:: PROBLEM DETAILS ::
Write the next part of the article on shame, starting right after its final sentence.

:: DOCUMENT TEXT ::
+-------+

People are exposed to shame already as young children. Linked with it is an early experience of inferiority and inadequacy.
      According to theologian Ben Malinen, humiliations and failures do not inflict the same emotional scars on adults as it does on children and young people.
      If you break a friend’s wine glass during a visit, you might become embarrassed, but the feeling goes away when the situation eases. Guilt is associated with an action, while shame involves a person’s entire personality.
     
American cultural anthropologist Richard A. Shweder says that people all over the world feel shame, but there is variation in what people are ashamed of, and what kind of form it takes. A Tanzanian acquaintance does not understand homes for the elderly, because he feels that it would be shameful for a child not to care for his or her parents all the way to their death.
      “Shame is not a consequence only of an individual’s personal experiences. It is affected by the country’s history, culture, the values of families, traditions, and practices”, Ben Malinen says. Recently a book of his was published under the title Elämää kahlitseva häpeä (“Shame that Shackles Life”).
      “There are differences between families. Something that is seen as shameful by one family may not be so in another.”
     
In many countries, the reputation and honour of a family or tribe go ahead of the interests of the individual.
      “The Finnish concept of humanity and shame centre around the individual. In Asia, meanwhile, it is important that the individual should not distinguish him, or herself form the group”, says cultural anthropologist Minna Ruckenstein.
      “Losing face is linked with shame in Asia. People can lose face when they display anger, for instance.
     
“Once in Bangkok I became angry, justifiably so in my opinion. I shouted and made noise. The local people looked at me with pity. I had lost face in their eyes”, Ruckenstein says.
      “Everything that differentiates a person from others can cause shame. For instance, a person’s gender, ethnic origin, state of health, appearance, profession, wealth, or position in the community.
      The boundaries of shame are changing all the time. For instance, the attitude toward revealing clothing varies between old and young, between religious communities and the population at large, and among various ethnic groups in Finland.
     
“In Finland it is possible to alter the boundaries of shame with alcohol. Someone who behaves badly while intoxicated can later write everything off by attributing it to being drunk.” The same does not work in the United States, where an intoxicated woman, in particular, is easily labelled a bad person.
      Different generations have different experiences of shame. In the old days, poverty in a family was apparent in the clothing that a person wore. Many were ashamed to go around in the old hand-me-down clothes of their older siblings.
     
In the 1940s, -50s and -60s the mothers of children born out of wedlock had to bear a great deal of shame.

+-------+

:: LISTING ::

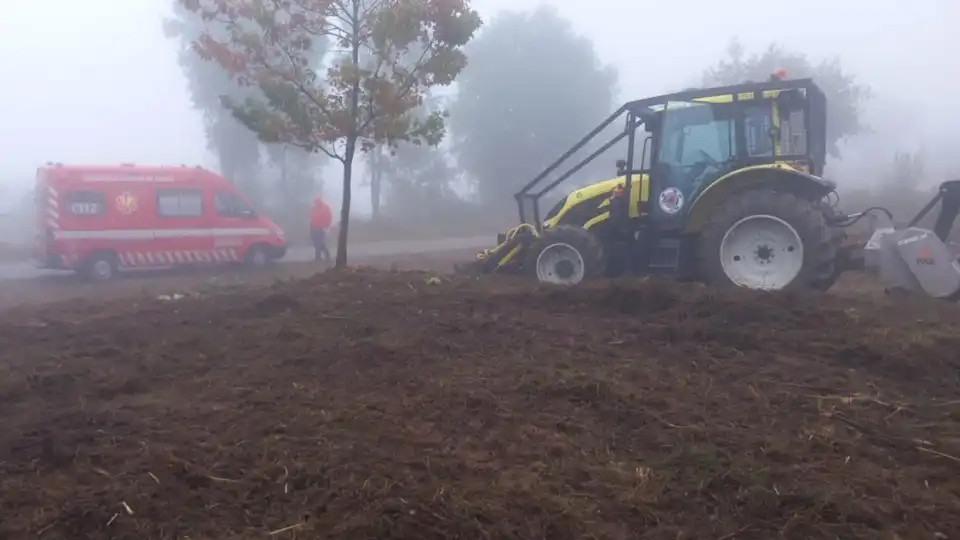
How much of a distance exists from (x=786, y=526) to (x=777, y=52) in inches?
1687

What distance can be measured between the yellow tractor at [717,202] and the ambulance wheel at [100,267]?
10.7 metres

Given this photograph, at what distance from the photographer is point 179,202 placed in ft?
60.3

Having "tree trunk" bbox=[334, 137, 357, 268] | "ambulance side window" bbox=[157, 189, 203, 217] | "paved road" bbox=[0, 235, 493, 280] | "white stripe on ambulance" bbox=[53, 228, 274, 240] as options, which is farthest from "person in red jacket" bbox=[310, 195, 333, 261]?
"tree trunk" bbox=[334, 137, 357, 268]

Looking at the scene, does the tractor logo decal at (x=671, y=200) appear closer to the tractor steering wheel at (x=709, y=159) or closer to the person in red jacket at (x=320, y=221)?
the tractor steering wheel at (x=709, y=159)

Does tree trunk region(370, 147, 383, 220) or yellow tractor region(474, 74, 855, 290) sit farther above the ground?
tree trunk region(370, 147, 383, 220)

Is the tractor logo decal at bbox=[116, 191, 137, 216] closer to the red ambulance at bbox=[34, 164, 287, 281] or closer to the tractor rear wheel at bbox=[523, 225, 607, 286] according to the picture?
the red ambulance at bbox=[34, 164, 287, 281]

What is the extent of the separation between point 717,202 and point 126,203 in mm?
13158

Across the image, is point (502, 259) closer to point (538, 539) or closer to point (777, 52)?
point (538, 539)

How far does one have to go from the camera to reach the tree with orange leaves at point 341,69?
11203mm

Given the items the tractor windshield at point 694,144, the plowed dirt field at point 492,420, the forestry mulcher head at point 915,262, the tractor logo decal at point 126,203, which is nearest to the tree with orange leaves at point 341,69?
the tractor windshield at point 694,144

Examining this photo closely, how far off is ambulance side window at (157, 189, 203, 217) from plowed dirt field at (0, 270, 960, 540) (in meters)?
10.6

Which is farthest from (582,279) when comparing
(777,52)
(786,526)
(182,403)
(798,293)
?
(777,52)

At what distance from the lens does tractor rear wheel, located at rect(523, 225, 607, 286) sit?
33.0 feet

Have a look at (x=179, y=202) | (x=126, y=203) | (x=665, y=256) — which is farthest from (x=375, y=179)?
(x=665, y=256)
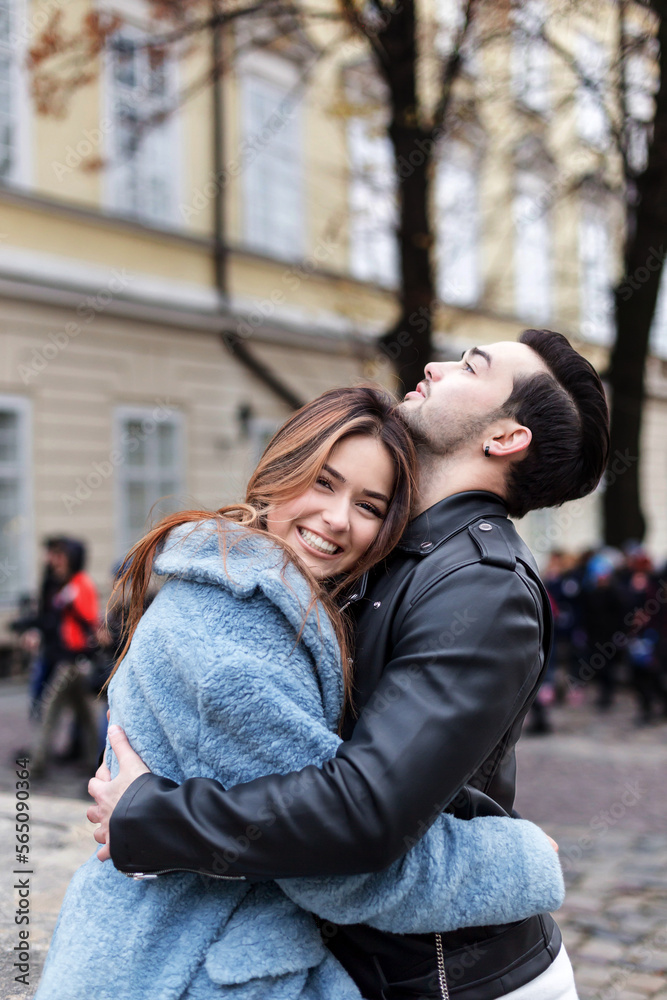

+-------+

:: RESPONSE TO THIS TASK ::
      Corporal punishment has also aroused plenty of shame in previous decades. Sensitive children felt that it was an abandonment and rejection. “Today’s young people, for their part, might experience shame linked to their appearance and their pressures to succeed”, says Ben Malinen.
      Children who grew up during wartime, and their children as well, have suffered from trauma caused by the war. Malinen, who lived his childhood in Kainuu in the 1960s, recalls how adults at the time emphasised the courageous battle of the Finns against an overwhelming adversary.
      “Was the shame caused by the war, loss, and defeat easier to deal with through the help of hero stories?” Malinen ponders.
     
During the time of the recession of the 1990s Professor Matti Kortteinen studied the life stories of the Finnish jobless. Shame came up often.
      Unemployment brought back to the surface experiences of shame from people’s childhood, and got people to feel depressed or to go into an angry frenzy stemming from shame. The sense of shame was especially strong among those who had been abandoned as children, and who had lost their trust in people.
      “The unemployment brought about by the latest recession has not yet lasted for a long time. Its serious psycho-social consequences will not emerge for a couple of years”, Kortteinen says.
     
Women in Finland talk about shame more than men do. It has been more appropriate for women to feel inadequacy, weakness, and inferiority than the achievement-oriented and competitive men. For that reason, shame can be a more destructive emotion for men than it is for women.
      According to Malinen, a special characteristic of Finnish shame is that people here try to control their emotional reactions, thinking that they can hide and cover up their own their own affairs.
      “Keeping things hidden and covering things up add to shame, and get people to isolate themselves. In many other cultures people show emotions more readily than we do, and there is more willingness to share personal matters, even difficult ones, with each other.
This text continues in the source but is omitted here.